In Q1 FY25, Texmaco Rail & Engineering Limited reported a Revenue from Operations of ₹891.7 crores, marking a significant year-on-year increase of 35.8%. The company’s Profit After Tax (PAT) for the quarter surged to ₹40.2 crores, which represents a remarkable year-on-year growth of 176%.

During the same period, Texmaco manufactured 1,967 freight cars and maintained a robust order book valued at ₹7,459.7 crores, underscoring its strong market position and growth trajectory.

On July 25th, Texmaco disclosed that it has agreed to acquire the entire shareholding of Jindal Rail & Infrastructure Limited (“JRIL”) for a cash consideration of Rs. 615 crores, subject to certain closing adjustments.

The Enterprise Value of JRIL is Rs. 687 crores, and the transaction represents an FY 2024 EV/EBITDA multiple of 8.1x. Although definitive agreements have been executed, the transaction is subject to certain conditions precedent for closing, which are expected to be completed within 45 days of the announcement.

This acquisition marks a significant milestone in Texmaco’s journey to expand its strategic capabilities and market presence, positioning the Company for sustained growth and innovation in the railway manufacturing industry.

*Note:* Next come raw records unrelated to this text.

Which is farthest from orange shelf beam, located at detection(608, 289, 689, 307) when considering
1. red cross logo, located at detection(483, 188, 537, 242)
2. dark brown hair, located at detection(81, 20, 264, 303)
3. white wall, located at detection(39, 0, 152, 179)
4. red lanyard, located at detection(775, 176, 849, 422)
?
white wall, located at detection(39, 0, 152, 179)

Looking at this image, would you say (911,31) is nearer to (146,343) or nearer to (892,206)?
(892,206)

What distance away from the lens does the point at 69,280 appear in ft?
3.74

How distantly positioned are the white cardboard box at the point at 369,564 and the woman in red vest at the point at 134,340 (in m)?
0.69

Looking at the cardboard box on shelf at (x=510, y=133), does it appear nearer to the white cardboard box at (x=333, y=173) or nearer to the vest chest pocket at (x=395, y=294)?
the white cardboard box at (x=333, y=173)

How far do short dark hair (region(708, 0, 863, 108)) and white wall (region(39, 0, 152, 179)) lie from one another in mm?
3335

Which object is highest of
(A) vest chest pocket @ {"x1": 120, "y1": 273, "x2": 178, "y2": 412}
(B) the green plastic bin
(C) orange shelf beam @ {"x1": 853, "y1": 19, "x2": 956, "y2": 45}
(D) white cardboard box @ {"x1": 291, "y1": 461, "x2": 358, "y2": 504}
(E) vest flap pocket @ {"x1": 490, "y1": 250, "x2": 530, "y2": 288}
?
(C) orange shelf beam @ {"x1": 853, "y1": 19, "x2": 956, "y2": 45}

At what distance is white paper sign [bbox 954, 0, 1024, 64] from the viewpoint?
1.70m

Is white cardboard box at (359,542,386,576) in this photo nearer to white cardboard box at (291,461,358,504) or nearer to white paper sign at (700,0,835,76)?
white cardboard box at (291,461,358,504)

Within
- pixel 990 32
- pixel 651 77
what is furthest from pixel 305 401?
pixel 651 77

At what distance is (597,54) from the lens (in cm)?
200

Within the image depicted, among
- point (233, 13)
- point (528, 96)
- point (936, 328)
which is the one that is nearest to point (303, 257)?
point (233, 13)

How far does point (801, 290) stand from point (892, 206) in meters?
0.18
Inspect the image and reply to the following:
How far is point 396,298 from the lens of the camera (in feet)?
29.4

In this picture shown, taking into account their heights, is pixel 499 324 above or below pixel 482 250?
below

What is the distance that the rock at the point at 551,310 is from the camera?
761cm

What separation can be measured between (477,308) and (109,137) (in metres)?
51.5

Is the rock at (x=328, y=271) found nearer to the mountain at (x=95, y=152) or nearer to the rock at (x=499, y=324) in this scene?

Commenting on the performance, Indrajit Mookerjee, Executive Director and Vice Chairman, said “We are thrilled to report record Q1 FY2025 results, with the highest-ever Q1 Revenue from Operations at ₹891.7 crores, a 35.8% year-on-year increase. EBITDA surged 62% to ₹97.1 crores, achieving a 10.9% margin, while PAT rose 176% to ₹40.2 crores, with a 4.5% margin. Our recent acquisition of Jindal Rail & Infrastructure Limited for ₹615 crores, expected to close soon, will significantly bolster our capabilities and market presence, driving sustained growth and innovation.”